[GAAS - Fri Oct 3 08:50:30 2003]:
Show quoted text> My mailbox is a mess. Can you post the patch you suggest here?
Here is the email again, patch attached (arjen.diff)
cheers,
arjen
I have thought about the two ways of extending the get_text sub in
HTML:TokeParser. (1. let it have an array argument, 2. reference to
array)
I think that the array reference(2) could be useful for future use, but
it
breaks backward compatibility, doesn't it?
Option 1. is a one-line patch (excluding documentation changes, which
I've
also done), and existing calls to get_text remain valid. It would be
great if you could consider the attached patch that accomplishes it.
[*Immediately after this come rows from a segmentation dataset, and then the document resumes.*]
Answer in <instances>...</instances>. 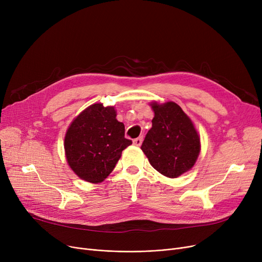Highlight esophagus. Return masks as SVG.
<instances>
[{
	"instance_id": "34e87169",
	"label": "esophagus",
	"mask_w": 262,
	"mask_h": 262,
	"mask_svg": "<svg viewBox=\"0 0 262 262\" xmlns=\"http://www.w3.org/2000/svg\"><path fill=\"white\" fill-rule=\"evenodd\" d=\"M142 140H143L142 137H138V138L134 139L133 143H134V145H136V146H140V145L142 144Z\"/></svg>"
}]
</instances>
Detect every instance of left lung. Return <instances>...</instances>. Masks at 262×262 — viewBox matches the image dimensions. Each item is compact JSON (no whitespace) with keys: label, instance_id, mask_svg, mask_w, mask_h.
<instances>
[{"label":"left lung","instance_id":"obj_1","mask_svg":"<svg viewBox=\"0 0 262 262\" xmlns=\"http://www.w3.org/2000/svg\"><path fill=\"white\" fill-rule=\"evenodd\" d=\"M154 118L141 149L152 167L162 175L175 178L189 171L201 149L193 123L174 102L150 104Z\"/></svg>","mask_w":262,"mask_h":262}]
</instances>
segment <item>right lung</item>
Returning <instances> with one entry per match:
<instances>
[{"label":"right lung","mask_w":262,"mask_h":262,"mask_svg":"<svg viewBox=\"0 0 262 262\" xmlns=\"http://www.w3.org/2000/svg\"><path fill=\"white\" fill-rule=\"evenodd\" d=\"M116 117L115 107L93 104L68 128L66 157L81 180L93 184L103 182L115 169L122 150L133 143L124 137L125 127Z\"/></svg>","instance_id":"add662e5"}]
</instances>
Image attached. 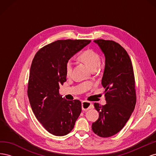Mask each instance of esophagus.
Returning <instances> with one entry per match:
<instances>
[{
  "label": "esophagus",
  "instance_id": "1",
  "mask_svg": "<svg viewBox=\"0 0 156 156\" xmlns=\"http://www.w3.org/2000/svg\"><path fill=\"white\" fill-rule=\"evenodd\" d=\"M94 108L93 105L90 102L87 101H82V109L83 111H87L90 108Z\"/></svg>",
  "mask_w": 156,
  "mask_h": 156
}]
</instances>
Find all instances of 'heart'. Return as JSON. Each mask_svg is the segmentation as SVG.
I'll use <instances>...</instances> for the list:
<instances>
[{"instance_id":"1","label":"heart","mask_w":156,"mask_h":156,"mask_svg":"<svg viewBox=\"0 0 156 156\" xmlns=\"http://www.w3.org/2000/svg\"><path fill=\"white\" fill-rule=\"evenodd\" d=\"M79 60L86 64L92 70L97 69L100 64V56L96 51L93 49H87L79 55ZM73 68V62L72 60H69L66 64L65 72L67 77H70L72 75Z\"/></svg>"}]
</instances>
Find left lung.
<instances>
[{
    "instance_id": "1",
    "label": "left lung",
    "mask_w": 156,
    "mask_h": 156,
    "mask_svg": "<svg viewBox=\"0 0 156 156\" xmlns=\"http://www.w3.org/2000/svg\"><path fill=\"white\" fill-rule=\"evenodd\" d=\"M105 57L101 84L105 90L107 103H94L98 119L92 123L94 133L109 137L123 128L136 104L135 83L133 66L126 51L112 40H96Z\"/></svg>"
}]
</instances>
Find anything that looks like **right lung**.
Masks as SVG:
<instances>
[{
	"instance_id": "add662e5",
	"label": "right lung",
	"mask_w": 156,
	"mask_h": 156,
	"mask_svg": "<svg viewBox=\"0 0 156 156\" xmlns=\"http://www.w3.org/2000/svg\"><path fill=\"white\" fill-rule=\"evenodd\" d=\"M90 41H55L40 49L32 60L28 97L37 120L54 135L68 134L81 112V102L66 100L59 94V88L66 81L65 67L68 60Z\"/></svg>"
}]
</instances>
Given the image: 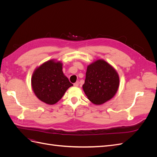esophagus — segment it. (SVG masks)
<instances>
[{
  "instance_id": "1",
  "label": "esophagus",
  "mask_w": 157,
  "mask_h": 157,
  "mask_svg": "<svg viewBox=\"0 0 157 157\" xmlns=\"http://www.w3.org/2000/svg\"><path fill=\"white\" fill-rule=\"evenodd\" d=\"M78 84H79V82L77 81V82H76L74 84V86H76V87H77V86H78Z\"/></svg>"
}]
</instances>
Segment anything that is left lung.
Instances as JSON below:
<instances>
[{
    "instance_id": "left-lung-1",
    "label": "left lung",
    "mask_w": 157,
    "mask_h": 157,
    "mask_svg": "<svg viewBox=\"0 0 157 157\" xmlns=\"http://www.w3.org/2000/svg\"><path fill=\"white\" fill-rule=\"evenodd\" d=\"M119 86L117 71L106 61L99 59L88 66L82 88L88 99L100 105L111 99Z\"/></svg>"
}]
</instances>
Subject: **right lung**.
I'll use <instances>...</instances> for the list:
<instances>
[{
  "label": "right lung",
  "instance_id": "add662e5",
  "mask_svg": "<svg viewBox=\"0 0 157 157\" xmlns=\"http://www.w3.org/2000/svg\"><path fill=\"white\" fill-rule=\"evenodd\" d=\"M33 90L40 100L53 105L73 84L63 75L62 63L50 60L38 67L31 78Z\"/></svg>",
  "mask_w": 157,
  "mask_h": 157
}]
</instances>
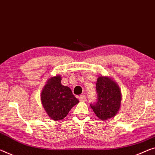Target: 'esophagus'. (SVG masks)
Segmentation results:
<instances>
[{
    "instance_id": "34e87169",
    "label": "esophagus",
    "mask_w": 155,
    "mask_h": 155,
    "mask_svg": "<svg viewBox=\"0 0 155 155\" xmlns=\"http://www.w3.org/2000/svg\"><path fill=\"white\" fill-rule=\"evenodd\" d=\"M78 99H79V100L81 101H85L86 100V97H85V94H81Z\"/></svg>"
}]
</instances>
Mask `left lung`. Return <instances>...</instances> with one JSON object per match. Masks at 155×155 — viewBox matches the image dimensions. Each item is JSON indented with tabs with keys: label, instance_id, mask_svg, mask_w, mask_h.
I'll use <instances>...</instances> for the list:
<instances>
[{
	"label": "left lung",
	"instance_id": "1",
	"mask_svg": "<svg viewBox=\"0 0 155 155\" xmlns=\"http://www.w3.org/2000/svg\"><path fill=\"white\" fill-rule=\"evenodd\" d=\"M97 99L91 107L100 120H105L114 117L118 112L121 104V92L119 86L112 78L98 77L96 84Z\"/></svg>",
	"mask_w": 155,
	"mask_h": 155
}]
</instances>
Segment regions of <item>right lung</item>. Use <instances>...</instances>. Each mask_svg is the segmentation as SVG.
Listing matches in <instances>:
<instances>
[{"instance_id":"1","label":"right lung","mask_w":155,"mask_h":155,"mask_svg":"<svg viewBox=\"0 0 155 155\" xmlns=\"http://www.w3.org/2000/svg\"><path fill=\"white\" fill-rule=\"evenodd\" d=\"M61 79L60 75L51 77L41 93L43 107L54 120L64 118L71 108L79 102L70 87L61 84Z\"/></svg>"}]
</instances>
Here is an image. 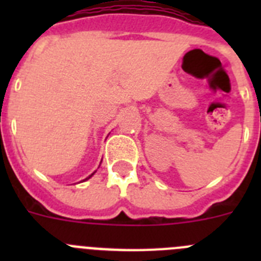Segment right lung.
<instances>
[{
	"label": "right lung",
	"instance_id": "add662e5",
	"mask_svg": "<svg viewBox=\"0 0 261 261\" xmlns=\"http://www.w3.org/2000/svg\"><path fill=\"white\" fill-rule=\"evenodd\" d=\"M93 175H94V174H91V175H90V176H89V177H86V179H85V180H87V179H90V177L93 176Z\"/></svg>",
	"mask_w": 261,
	"mask_h": 261
}]
</instances>
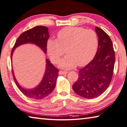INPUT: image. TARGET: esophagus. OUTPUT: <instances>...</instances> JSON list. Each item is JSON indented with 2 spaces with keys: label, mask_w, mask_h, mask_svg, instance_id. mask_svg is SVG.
<instances>
[{
  "label": "esophagus",
  "mask_w": 127,
  "mask_h": 127,
  "mask_svg": "<svg viewBox=\"0 0 127 127\" xmlns=\"http://www.w3.org/2000/svg\"><path fill=\"white\" fill-rule=\"evenodd\" d=\"M67 74V71H60L59 74L60 75H65Z\"/></svg>",
  "instance_id": "1"
}]
</instances>
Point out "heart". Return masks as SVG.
Wrapping results in <instances>:
<instances>
[{
    "instance_id": "b5f03b06",
    "label": "heart",
    "mask_w": 127,
    "mask_h": 127,
    "mask_svg": "<svg viewBox=\"0 0 127 127\" xmlns=\"http://www.w3.org/2000/svg\"><path fill=\"white\" fill-rule=\"evenodd\" d=\"M97 47L98 39L95 31L79 27H68L58 32L57 39L48 40L47 50L54 63L59 61L66 51L68 55L60 61L59 66L70 68L77 64L82 66L89 63L96 54Z\"/></svg>"
}]
</instances>
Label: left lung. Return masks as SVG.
Here are the masks:
<instances>
[{
	"label": "left lung",
	"mask_w": 127,
	"mask_h": 127,
	"mask_svg": "<svg viewBox=\"0 0 127 127\" xmlns=\"http://www.w3.org/2000/svg\"><path fill=\"white\" fill-rule=\"evenodd\" d=\"M98 48L94 59L79 71V78L72 86L77 95L86 99L100 96L109 86L113 74L115 52L109 35L97 27Z\"/></svg>",
	"instance_id": "left-lung-1"
}]
</instances>
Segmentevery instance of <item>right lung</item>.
Here are the masks:
<instances>
[{"mask_svg": "<svg viewBox=\"0 0 127 127\" xmlns=\"http://www.w3.org/2000/svg\"><path fill=\"white\" fill-rule=\"evenodd\" d=\"M48 28L45 26H36L30 29L19 35L18 38L11 52V61L12 64V56L15 48L24 44H35L41 49L43 52L47 53V43L50 37ZM12 67V74L17 87L20 91L30 98L33 99H42L47 96L53 92L55 88L59 70L54 67L50 61L46 59V69L41 81L37 86L32 89H26L22 86L15 78Z\"/></svg>", "mask_w": 127, "mask_h": 127, "instance_id": "obj_1", "label": "right lung"}]
</instances>
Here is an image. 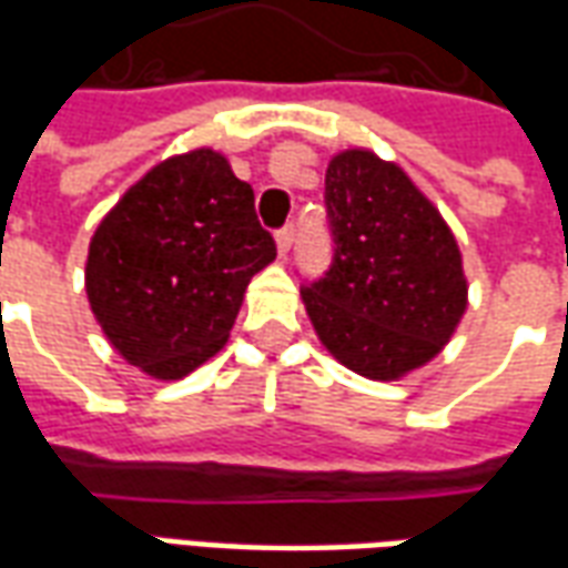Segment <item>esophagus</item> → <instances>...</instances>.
<instances>
[{
	"mask_svg": "<svg viewBox=\"0 0 568 568\" xmlns=\"http://www.w3.org/2000/svg\"><path fill=\"white\" fill-rule=\"evenodd\" d=\"M292 240H295V224H285L283 231H276V252H280V258H285V255H288Z\"/></svg>",
	"mask_w": 568,
	"mask_h": 568,
	"instance_id": "obj_1",
	"label": "esophagus"
}]
</instances>
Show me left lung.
Masks as SVG:
<instances>
[{
	"mask_svg": "<svg viewBox=\"0 0 568 568\" xmlns=\"http://www.w3.org/2000/svg\"><path fill=\"white\" fill-rule=\"evenodd\" d=\"M334 264L304 288L313 332L344 368L405 381L468 310L463 252L440 210L395 161L349 145L325 170Z\"/></svg>",
	"mask_w": 568,
	"mask_h": 568,
	"instance_id": "left-lung-1",
	"label": "left lung"
}]
</instances>
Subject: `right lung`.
Here are the masks:
<instances>
[{"mask_svg":"<svg viewBox=\"0 0 568 568\" xmlns=\"http://www.w3.org/2000/svg\"><path fill=\"white\" fill-rule=\"evenodd\" d=\"M273 258L252 187L200 145L154 163L105 212L84 292L118 356L154 381H182L227 344L252 276Z\"/></svg>","mask_w":568,"mask_h":568,"instance_id":"right-lung-1","label":"right lung"}]
</instances>
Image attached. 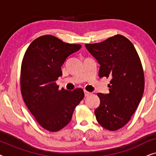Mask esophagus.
<instances>
[{
    "instance_id": "obj_1",
    "label": "esophagus",
    "mask_w": 156,
    "mask_h": 156,
    "mask_svg": "<svg viewBox=\"0 0 156 156\" xmlns=\"http://www.w3.org/2000/svg\"><path fill=\"white\" fill-rule=\"evenodd\" d=\"M84 96H85V97H88V96H89V95L91 94L90 92H89V91H87L86 90H84Z\"/></svg>"
}]
</instances>
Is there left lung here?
<instances>
[{"mask_svg": "<svg viewBox=\"0 0 156 156\" xmlns=\"http://www.w3.org/2000/svg\"><path fill=\"white\" fill-rule=\"evenodd\" d=\"M86 48L100 65L99 77L110 78L109 93H98L100 104L94 111L98 123L116 131L124 126L137 108L144 91V73L133 44L121 35Z\"/></svg>", "mask_w": 156, "mask_h": 156, "instance_id": "1", "label": "left lung"}]
</instances>
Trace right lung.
Returning a JSON list of instances; mask_svg holds the SVG:
<instances>
[{
	"label": "right lung",
	"instance_id": "right-lung-1",
	"mask_svg": "<svg viewBox=\"0 0 156 156\" xmlns=\"http://www.w3.org/2000/svg\"><path fill=\"white\" fill-rule=\"evenodd\" d=\"M53 35L33 40L23 57L20 90L25 105L37 123L50 132L58 131L71 121L74 110L84 97L82 89L59 90L56 80L68 56L81 48Z\"/></svg>",
	"mask_w": 156,
	"mask_h": 156
}]
</instances>
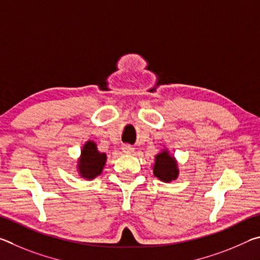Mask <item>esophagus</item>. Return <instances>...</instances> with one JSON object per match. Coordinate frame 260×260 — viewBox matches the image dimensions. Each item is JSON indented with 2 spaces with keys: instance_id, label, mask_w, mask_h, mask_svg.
Masks as SVG:
<instances>
[{
  "instance_id": "esophagus-1",
  "label": "esophagus",
  "mask_w": 260,
  "mask_h": 260,
  "mask_svg": "<svg viewBox=\"0 0 260 260\" xmlns=\"http://www.w3.org/2000/svg\"><path fill=\"white\" fill-rule=\"evenodd\" d=\"M122 152L126 153V155H131V153L134 152V148L128 146V144H125V146H122Z\"/></svg>"
}]
</instances>
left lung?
Here are the masks:
<instances>
[{"instance_id":"8db88e82","label":"left lung","mask_w":260,"mask_h":260,"mask_svg":"<svg viewBox=\"0 0 260 260\" xmlns=\"http://www.w3.org/2000/svg\"><path fill=\"white\" fill-rule=\"evenodd\" d=\"M153 175L162 182H172L179 177L178 160L171 155L169 149L164 148L155 156V164L152 166Z\"/></svg>"}]
</instances>
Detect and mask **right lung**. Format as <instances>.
Instances as JSON below:
<instances>
[{"instance_id":"obj_1","label":"right lung","mask_w":260,"mask_h":260,"mask_svg":"<svg viewBox=\"0 0 260 260\" xmlns=\"http://www.w3.org/2000/svg\"><path fill=\"white\" fill-rule=\"evenodd\" d=\"M107 162V153L100 152L98 144L88 140L81 149L80 157L77 161V171L82 179L93 180L102 174Z\"/></svg>"}]
</instances>
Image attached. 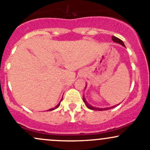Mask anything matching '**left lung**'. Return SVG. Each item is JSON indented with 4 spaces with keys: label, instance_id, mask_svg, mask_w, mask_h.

Please let me know what you think..
--- TokeParser.pm Tue Apr 10 19:44:04 2001
+++ TokeParser_new.pm Sat Mar 15 19:07:38 2003
@@ -88,7 +88,7 @@
} else {
$tag = "/$tag";
}
- if (!defined($endat) || $endat eq $tag) {
+ if (!defined($endat) || grep { $_ eq $tag } ($endat,@_) ) {
$self->unget_token($token);
last;
}
@@ -200,13 +200,15 @@
["/$tag", $text]
-=item $p->get_text( [$endtag] )
+=item $p->get_text( [$endtag, ...] )
This method returns all text found at the current position. It will
-return a zero length string if the next token is not text. The
-optional $endtag argument specifies that any text occurring before the
-given tag is to be returned. Any entities will be converted to their
-corresponding character.
+return a zero length string if the next token is not text. If
+one or more arguments are given, then we return any text occurring before the first of the specified tags found. For example:
+
+ $p->get_text("p", "br");
+
+will return the text up to either a paragraph of linebreak element. Any entities will be converted to their corresponding character.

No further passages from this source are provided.